_Texto proporcionado_.
# # # # #

Más allá de las diferentes manifestaciones individuales del estrés, lo que siempre suele haber en una persona estresada es una intensa necesidad, consciente o no, de evadirse, de desconectar y de huir. Vivimos en una sociedad que pone en valor la acción y el resultado inmediato: la vida es un hacer constante, la persona es lo que hace y fuera de la acción parece no existir nada. Impera la ley de la productividad: “¿cuánto has hecho?” “¿qué has sacado?” “¿cuánto has corrido?” “¿cuánto has ganado?” “¿cuánto has perdido?”. Números que suben y bajan pero que no llegan a calmarnos porque nunca son suficientes y siempre habrá otra acción que podamos hacer a la vuelta de la esquina. Vivimos en la sociedad de la prisa, de la multitarea, del miedo al error y de la obsesión por la perfección, del llegar, del conseguir, del tener, del control y del consumo. Nuestra sociedad nos empuja constantemente a la acción inmediata como elemento constitutivo del ser y consecuentemente nos lleva a experimentar mucho estrés.



Como el estrés es parte de nuestra vida, seguramente nos enfrentaremos a él en numerosas ocasiones. Pero ¿qué podemos hacer para que esta experiencia sea funcional y no nos lleve a experimentar sensaciones anímicas excesivamente negativas?


Darse cuenta de cómo estamos.

Parece una obviedad, pero no lo es. Ser consciente de cómo nos encontramos, de qué necesitamos en cada momento, requiere de una notable atención y escucha de uno mismo. Si me hago cargo de lo que necesito, es más fácil que pueda acompañarme de una forma más adecuada y acertada y, consecuentemente, que sea más capaz de hacer frente a la realidad tanto externa como interna. La mayoría de las personas que acuden a consulta llevan mucho tiempo en piloto automático sin atenderse de verdad. Para ello, es importante mantener unos buenos hábitos que nos lleven a estar conectados con nosotros mismos, como meditar, obligarse a parar a lo largo del día para sentir, hablar con los demás de cómo estamos, pensar en voz alta, leer, salir de la rutina, estar en contacto con la naturaleza, escuchar música, estar sin hacer nada… fundamentalmente todo lo que fomente el sentir y la escucha.


Pedirnos con sensibilidad y moderación.

La excesiva autoexigencia es un elemento que muchas veces lleva al estrés, es un pedirse que no tiene en cuenta las posibilidades o circunstancias reales de uno mismo. Ser capaz de entender en qué momento me puedo pedir más o, al revés, en qué momento, sin embargo, necesito aflojar, es una habilidad fundamental en el autocuidado. Las medidas de desahogo en este sentido van en la dirección del permiso y del parar, como reducir los objetivos diarios, espaciar los compromisos, tener tiempo libre y darse tiempo para responder y actuar.

# # # # #

_Información registrada_.
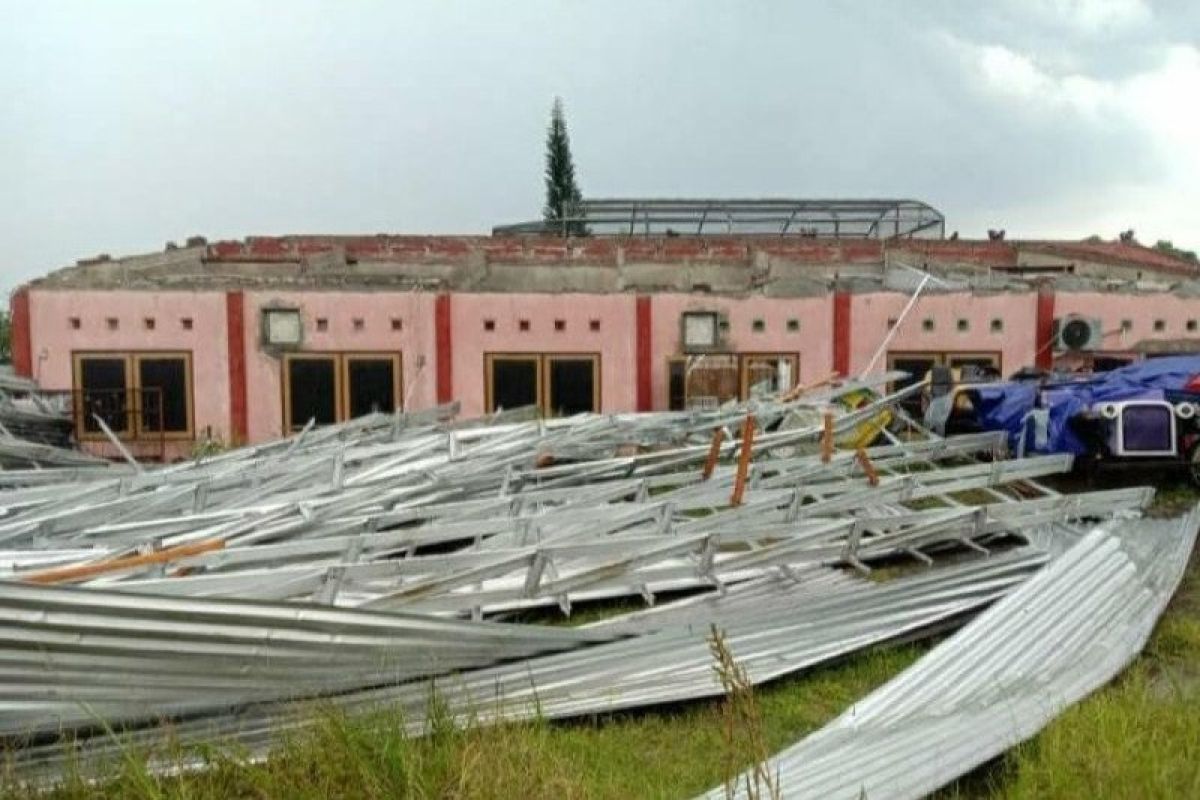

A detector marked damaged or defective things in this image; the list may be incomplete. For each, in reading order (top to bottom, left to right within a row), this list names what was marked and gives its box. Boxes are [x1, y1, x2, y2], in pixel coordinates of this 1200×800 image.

# # # # #

_Tareas propuestas_.
**a)** Traduce al inglés esta oración del texto sobre el estrés: "Como el estrés es parte de nuestra vida, seguramente nos enfrentaremos a él en numerosas ocasiones."
**b)** Reproduce sin cambios el fragmento del texto sobre el estrés que se abre con las palabras que contienen "Pedirnos con sensibilidad" y se cierra con "responder y actuar.".

_Las respuestas_.
**a)** Since stress is part of our lives, we will surely face it on many occasions.

**b)**
Pedirnos con sensibilidad y moderación.

La excesiva autoexigencia es un elemento que muchas veces lleva al estrés, es un pedirse que no tiene en cuenta las posibilidades o circunstancias reales de uno mismo. Ser capaz de entender en qué momento me puedo pedir más o, al revés, en qué momento, sin embargo, necesito aflojar, es una habilidad fundamental en el autocuidado. Las medidas de desahogo en este sentido van en la dirección del permiso y del parar, como reducir los objetivos diarios, espaciar los compromisos, tener tiempo libre y darse tiempo para responder y actuar.